Two tours in Uyuni then overnight bus to La Paz






 I took a start light & sunrise tour from 3:00-7:00 am then a full day tour from 10:30 am to 7:30 pm over Uyuni salt flat. Then I buses overnight to La Paz. So much for one day! Salar de Uyuni comprises over 10,000km² and is the world's largest salt flat. The salt is over 10 meters thick in the center. In the dry season, the salt plains are a completely flat expanse of dry salt, but in the wet season, it is covered with a thin sheet of water that is still drivable. At times salt flat is covered in very clear water, making it the largest natural mirror in the world.








The start light & sunrise tour (200b) was cold but fun with the guide taking special photos for each of us.  The full day tour (250b) included TRAIN CEMETERY, COLCHANI TOWN, SALT OF EYES, SALT HOTEL MUSEUM PLAYA BLANCA, DRY AREA TO TAKE TRICK ART PICTURES, INCAHUASI ISLAND, and WATER AREA TO SEE THE MIRROR EFFECT OF THE SKY AND SUNSET.











The Train Graveyard (3669m, 20.479 S, 66.834 W) has a lot of wrecked old steam locomotives. Colchani, Bloques de Sal (3653m, 20.301 S, 66.938 W) is a village 7 kilometers north of Uyuni that survives off of the processing of salt. Salt souvenirs are available, a salt museum that has carvings of animals created with salt (they make you pay the fee upon exit), some examples of furniture and home-building techniques using salt. we had lunch at a Salt Hotel (3653m, 20.331 S, 67.047 W) made completely out of salt.  

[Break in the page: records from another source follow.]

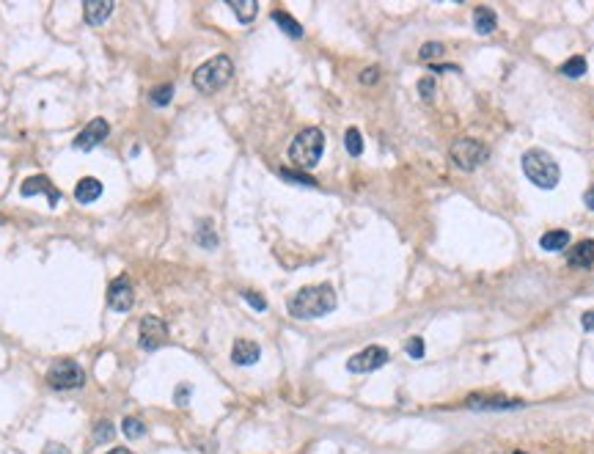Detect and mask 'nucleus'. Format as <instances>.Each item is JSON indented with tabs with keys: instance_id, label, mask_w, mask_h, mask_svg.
<instances>
[{
	"instance_id": "obj_1",
	"label": "nucleus",
	"mask_w": 594,
	"mask_h": 454,
	"mask_svg": "<svg viewBox=\"0 0 594 454\" xmlns=\"http://www.w3.org/2000/svg\"><path fill=\"white\" fill-rule=\"evenodd\" d=\"M336 308V292L330 284H317V286H303L292 300H289V314L295 319H319Z\"/></svg>"
},
{
	"instance_id": "obj_2",
	"label": "nucleus",
	"mask_w": 594,
	"mask_h": 454,
	"mask_svg": "<svg viewBox=\"0 0 594 454\" xmlns=\"http://www.w3.org/2000/svg\"><path fill=\"white\" fill-rule=\"evenodd\" d=\"M523 174L542 190H553L559 185V179H562V171H559L556 160L542 149H528L523 155Z\"/></svg>"
},
{
	"instance_id": "obj_3",
	"label": "nucleus",
	"mask_w": 594,
	"mask_h": 454,
	"mask_svg": "<svg viewBox=\"0 0 594 454\" xmlns=\"http://www.w3.org/2000/svg\"><path fill=\"white\" fill-rule=\"evenodd\" d=\"M234 77V63L228 55H215L209 58L206 63H201L196 72H193V86H196L201 94H215L220 91L228 80Z\"/></svg>"
},
{
	"instance_id": "obj_4",
	"label": "nucleus",
	"mask_w": 594,
	"mask_h": 454,
	"mask_svg": "<svg viewBox=\"0 0 594 454\" xmlns=\"http://www.w3.org/2000/svg\"><path fill=\"white\" fill-rule=\"evenodd\" d=\"M322 152H325V135H322V130L308 127V130H303V132L295 135V141L289 146V160L297 168H314L322 160Z\"/></svg>"
},
{
	"instance_id": "obj_5",
	"label": "nucleus",
	"mask_w": 594,
	"mask_h": 454,
	"mask_svg": "<svg viewBox=\"0 0 594 454\" xmlns=\"http://www.w3.org/2000/svg\"><path fill=\"white\" fill-rule=\"evenodd\" d=\"M47 383H50V388H55V391H72V388H83L86 375H83L80 364L63 358V361H55V364L50 366Z\"/></svg>"
},
{
	"instance_id": "obj_6",
	"label": "nucleus",
	"mask_w": 594,
	"mask_h": 454,
	"mask_svg": "<svg viewBox=\"0 0 594 454\" xmlns=\"http://www.w3.org/2000/svg\"><path fill=\"white\" fill-rule=\"evenodd\" d=\"M451 160L462 171H476L487 160V146L482 141H476V138H459L451 146Z\"/></svg>"
},
{
	"instance_id": "obj_7",
	"label": "nucleus",
	"mask_w": 594,
	"mask_h": 454,
	"mask_svg": "<svg viewBox=\"0 0 594 454\" xmlns=\"http://www.w3.org/2000/svg\"><path fill=\"white\" fill-rule=\"evenodd\" d=\"M138 344H141V350H146V353L160 350L163 344H168V325H166L160 317H155V314L143 317V319H141V328H138Z\"/></svg>"
},
{
	"instance_id": "obj_8",
	"label": "nucleus",
	"mask_w": 594,
	"mask_h": 454,
	"mask_svg": "<svg viewBox=\"0 0 594 454\" xmlns=\"http://www.w3.org/2000/svg\"><path fill=\"white\" fill-rule=\"evenodd\" d=\"M388 350L380 347V344H372L361 353H355L350 361H347V372H355V375H369V372H377L380 366L388 364Z\"/></svg>"
},
{
	"instance_id": "obj_9",
	"label": "nucleus",
	"mask_w": 594,
	"mask_h": 454,
	"mask_svg": "<svg viewBox=\"0 0 594 454\" xmlns=\"http://www.w3.org/2000/svg\"><path fill=\"white\" fill-rule=\"evenodd\" d=\"M108 132H110V124H108L105 119H91V121L83 127V132L75 138V149L91 152L94 146H99V144L108 138Z\"/></svg>"
},
{
	"instance_id": "obj_10",
	"label": "nucleus",
	"mask_w": 594,
	"mask_h": 454,
	"mask_svg": "<svg viewBox=\"0 0 594 454\" xmlns=\"http://www.w3.org/2000/svg\"><path fill=\"white\" fill-rule=\"evenodd\" d=\"M132 303H135V292H132V284H130V278L127 275H119L113 284H110V289H108V306L113 308V311H130L132 308Z\"/></svg>"
},
{
	"instance_id": "obj_11",
	"label": "nucleus",
	"mask_w": 594,
	"mask_h": 454,
	"mask_svg": "<svg viewBox=\"0 0 594 454\" xmlns=\"http://www.w3.org/2000/svg\"><path fill=\"white\" fill-rule=\"evenodd\" d=\"M22 196L25 199H30V196H39V193H44L47 196V201H50V207H55L58 204V190L52 188V182L44 177V174H36V177H28L25 182H22Z\"/></svg>"
},
{
	"instance_id": "obj_12",
	"label": "nucleus",
	"mask_w": 594,
	"mask_h": 454,
	"mask_svg": "<svg viewBox=\"0 0 594 454\" xmlns=\"http://www.w3.org/2000/svg\"><path fill=\"white\" fill-rule=\"evenodd\" d=\"M259 358H261V350H259V344H256V342H248V339L234 342L231 361H234L237 366H253Z\"/></svg>"
},
{
	"instance_id": "obj_13",
	"label": "nucleus",
	"mask_w": 594,
	"mask_h": 454,
	"mask_svg": "<svg viewBox=\"0 0 594 454\" xmlns=\"http://www.w3.org/2000/svg\"><path fill=\"white\" fill-rule=\"evenodd\" d=\"M567 261H570L573 267H584V270H589V267L594 264V239H581V242H575V248L570 250Z\"/></svg>"
},
{
	"instance_id": "obj_14",
	"label": "nucleus",
	"mask_w": 594,
	"mask_h": 454,
	"mask_svg": "<svg viewBox=\"0 0 594 454\" xmlns=\"http://www.w3.org/2000/svg\"><path fill=\"white\" fill-rule=\"evenodd\" d=\"M83 11H86L88 25H102V22L113 14V3H110V0H86V3H83Z\"/></svg>"
},
{
	"instance_id": "obj_15",
	"label": "nucleus",
	"mask_w": 594,
	"mask_h": 454,
	"mask_svg": "<svg viewBox=\"0 0 594 454\" xmlns=\"http://www.w3.org/2000/svg\"><path fill=\"white\" fill-rule=\"evenodd\" d=\"M99 196H102V182H99V179H91V177L80 179L77 188H75V199H77L80 204H94Z\"/></svg>"
},
{
	"instance_id": "obj_16",
	"label": "nucleus",
	"mask_w": 594,
	"mask_h": 454,
	"mask_svg": "<svg viewBox=\"0 0 594 454\" xmlns=\"http://www.w3.org/2000/svg\"><path fill=\"white\" fill-rule=\"evenodd\" d=\"M495 25H498V17H495V11H493V8L479 6V8L473 11V28H476V33L487 36V33H493V30H495Z\"/></svg>"
},
{
	"instance_id": "obj_17",
	"label": "nucleus",
	"mask_w": 594,
	"mask_h": 454,
	"mask_svg": "<svg viewBox=\"0 0 594 454\" xmlns=\"http://www.w3.org/2000/svg\"><path fill=\"white\" fill-rule=\"evenodd\" d=\"M523 402L515 399H493V397H471L468 408H479V411H509V408H520Z\"/></svg>"
},
{
	"instance_id": "obj_18",
	"label": "nucleus",
	"mask_w": 594,
	"mask_h": 454,
	"mask_svg": "<svg viewBox=\"0 0 594 454\" xmlns=\"http://www.w3.org/2000/svg\"><path fill=\"white\" fill-rule=\"evenodd\" d=\"M228 8L237 14V19H239L242 25H250V22L256 19V14H259V3H256V0H231Z\"/></svg>"
},
{
	"instance_id": "obj_19",
	"label": "nucleus",
	"mask_w": 594,
	"mask_h": 454,
	"mask_svg": "<svg viewBox=\"0 0 594 454\" xmlns=\"http://www.w3.org/2000/svg\"><path fill=\"white\" fill-rule=\"evenodd\" d=\"M273 19H275V25H278L286 36H292V39H303V25H300L292 14H286V11H273Z\"/></svg>"
},
{
	"instance_id": "obj_20",
	"label": "nucleus",
	"mask_w": 594,
	"mask_h": 454,
	"mask_svg": "<svg viewBox=\"0 0 594 454\" xmlns=\"http://www.w3.org/2000/svg\"><path fill=\"white\" fill-rule=\"evenodd\" d=\"M539 245H542L545 250H564V248L570 245V231H564V228L548 231V234H542Z\"/></svg>"
},
{
	"instance_id": "obj_21",
	"label": "nucleus",
	"mask_w": 594,
	"mask_h": 454,
	"mask_svg": "<svg viewBox=\"0 0 594 454\" xmlns=\"http://www.w3.org/2000/svg\"><path fill=\"white\" fill-rule=\"evenodd\" d=\"M149 99H152V105L166 108V105L174 99V83H163V86H157V88L149 94Z\"/></svg>"
},
{
	"instance_id": "obj_22",
	"label": "nucleus",
	"mask_w": 594,
	"mask_h": 454,
	"mask_svg": "<svg viewBox=\"0 0 594 454\" xmlns=\"http://www.w3.org/2000/svg\"><path fill=\"white\" fill-rule=\"evenodd\" d=\"M344 146H347V152H350L353 157L364 155V135H361L355 127H350V130L344 132Z\"/></svg>"
},
{
	"instance_id": "obj_23",
	"label": "nucleus",
	"mask_w": 594,
	"mask_h": 454,
	"mask_svg": "<svg viewBox=\"0 0 594 454\" xmlns=\"http://www.w3.org/2000/svg\"><path fill=\"white\" fill-rule=\"evenodd\" d=\"M562 75H564V77H584V75H586V58H581V55L570 58V61L562 66Z\"/></svg>"
},
{
	"instance_id": "obj_24",
	"label": "nucleus",
	"mask_w": 594,
	"mask_h": 454,
	"mask_svg": "<svg viewBox=\"0 0 594 454\" xmlns=\"http://www.w3.org/2000/svg\"><path fill=\"white\" fill-rule=\"evenodd\" d=\"M121 430H124V435H127V438H143L146 424H143L141 419H135V416H127V419H124V424H121Z\"/></svg>"
},
{
	"instance_id": "obj_25",
	"label": "nucleus",
	"mask_w": 594,
	"mask_h": 454,
	"mask_svg": "<svg viewBox=\"0 0 594 454\" xmlns=\"http://www.w3.org/2000/svg\"><path fill=\"white\" fill-rule=\"evenodd\" d=\"M198 245H204V248H215V245H217V234L212 231V224H209V221H201V224H198Z\"/></svg>"
},
{
	"instance_id": "obj_26",
	"label": "nucleus",
	"mask_w": 594,
	"mask_h": 454,
	"mask_svg": "<svg viewBox=\"0 0 594 454\" xmlns=\"http://www.w3.org/2000/svg\"><path fill=\"white\" fill-rule=\"evenodd\" d=\"M278 174H281V179H286V182H297V185H306V188H317V179H314V177H306V174H297V171H289V168H281Z\"/></svg>"
},
{
	"instance_id": "obj_27",
	"label": "nucleus",
	"mask_w": 594,
	"mask_h": 454,
	"mask_svg": "<svg viewBox=\"0 0 594 454\" xmlns=\"http://www.w3.org/2000/svg\"><path fill=\"white\" fill-rule=\"evenodd\" d=\"M404 350H407V355H410V358H424V339H421V336L407 339Z\"/></svg>"
},
{
	"instance_id": "obj_28",
	"label": "nucleus",
	"mask_w": 594,
	"mask_h": 454,
	"mask_svg": "<svg viewBox=\"0 0 594 454\" xmlns=\"http://www.w3.org/2000/svg\"><path fill=\"white\" fill-rule=\"evenodd\" d=\"M113 438V424L110 422H99L97 430H94V441L102 444V441H110Z\"/></svg>"
},
{
	"instance_id": "obj_29",
	"label": "nucleus",
	"mask_w": 594,
	"mask_h": 454,
	"mask_svg": "<svg viewBox=\"0 0 594 454\" xmlns=\"http://www.w3.org/2000/svg\"><path fill=\"white\" fill-rule=\"evenodd\" d=\"M418 55H421L424 61H429V58H435V55H443V44H440V41H429V44L421 47Z\"/></svg>"
},
{
	"instance_id": "obj_30",
	"label": "nucleus",
	"mask_w": 594,
	"mask_h": 454,
	"mask_svg": "<svg viewBox=\"0 0 594 454\" xmlns=\"http://www.w3.org/2000/svg\"><path fill=\"white\" fill-rule=\"evenodd\" d=\"M242 297H245V300H248V303H250V306H253L256 311H264V308H267V300H264L261 295L250 292V289H245V292H242Z\"/></svg>"
},
{
	"instance_id": "obj_31",
	"label": "nucleus",
	"mask_w": 594,
	"mask_h": 454,
	"mask_svg": "<svg viewBox=\"0 0 594 454\" xmlns=\"http://www.w3.org/2000/svg\"><path fill=\"white\" fill-rule=\"evenodd\" d=\"M418 91H421V97L429 102V99L435 97V80H432V77H424V80L418 83Z\"/></svg>"
},
{
	"instance_id": "obj_32",
	"label": "nucleus",
	"mask_w": 594,
	"mask_h": 454,
	"mask_svg": "<svg viewBox=\"0 0 594 454\" xmlns=\"http://www.w3.org/2000/svg\"><path fill=\"white\" fill-rule=\"evenodd\" d=\"M41 454H72L63 444H58V441H50L47 446H44V452Z\"/></svg>"
},
{
	"instance_id": "obj_33",
	"label": "nucleus",
	"mask_w": 594,
	"mask_h": 454,
	"mask_svg": "<svg viewBox=\"0 0 594 454\" xmlns=\"http://www.w3.org/2000/svg\"><path fill=\"white\" fill-rule=\"evenodd\" d=\"M377 77H380V72L372 66V69H366V72H361V83L364 86H372V83H377Z\"/></svg>"
},
{
	"instance_id": "obj_34",
	"label": "nucleus",
	"mask_w": 594,
	"mask_h": 454,
	"mask_svg": "<svg viewBox=\"0 0 594 454\" xmlns=\"http://www.w3.org/2000/svg\"><path fill=\"white\" fill-rule=\"evenodd\" d=\"M188 399H190V386L182 383V386L177 388V405H188Z\"/></svg>"
},
{
	"instance_id": "obj_35",
	"label": "nucleus",
	"mask_w": 594,
	"mask_h": 454,
	"mask_svg": "<svg viewBox=\"0 0 594 454\" xmlns=\"http://www.w3.org/2000/svg\"><path fill=\"white\" fill-rule=\"evenodd\" d=\"M581 325H584V330H594V311H586L581 317Z\"/></svg>"
},
{
	"instance_id": "obj_36",
	"label": "nucleus",
	"mask_w": 594,
	"mask_h": 454,
	"mask_svg": "<svg viewBox=\"0 0 594 454\" xmlns=\"http://www.w3.org/2000/svg\"><path fill=\"white\" fill-rule=\"evenodd\" d=\"M584 204H586L589 210H594V188H589V190L584 193Z\"/></svg>"
},
{
	"instance_id": "obj_37",
	"label": "nucleus",
	"mask_w": 594,
	"mask_h": 454,
	"mask_svg": "<svg viewBox=\"0 0 594 454\" xmlns=\"http://www.w3.org/2000/svg\"><path fill=\"white\" fill-rule=\"evenodd\" d=\"M108 454H132L130 449H124V446H119V449H110Z\"/></svg>"
},
{
	"instance_id": "obj_38",
	"label": "nucleus",
	"mask_w": 594,
	"mask_h": 454,
	"mask_svg": "<svg viewBox=\"0 0 594 454\" xmlns=\"http://www.w3.org/2000/svg\"><path fill=\"white\" fill-rule=\"evenodd\" d=\"M3 224H6V221H3V215H0V226H3Z\"/></svg>"
}]
</instances>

The Isla de los Pescados or Isla Incahuasi (3653m, 20.243 S, 67.625 W) has a name originating from the fish-like appearance of the island's reflection in the wet season. There is a fee of BOB30 to visit this island of fossilized coral covered in 1000-year-old cacti in the middle of the Salar. They only branch out every few decades, meaning a 7-meter-tall cactus is approximately 700 years old! If you see a cactus with seven or eight "arms," ​​it's a millennium-old creature! The Incas and even modern people use their sturdy, woody skeletons to build houses and make furniture. These cacti outlive many empires, standing silently, witnessing the salt flats dry up from the sea into white land, like ancient sentinels guarding the salt flats.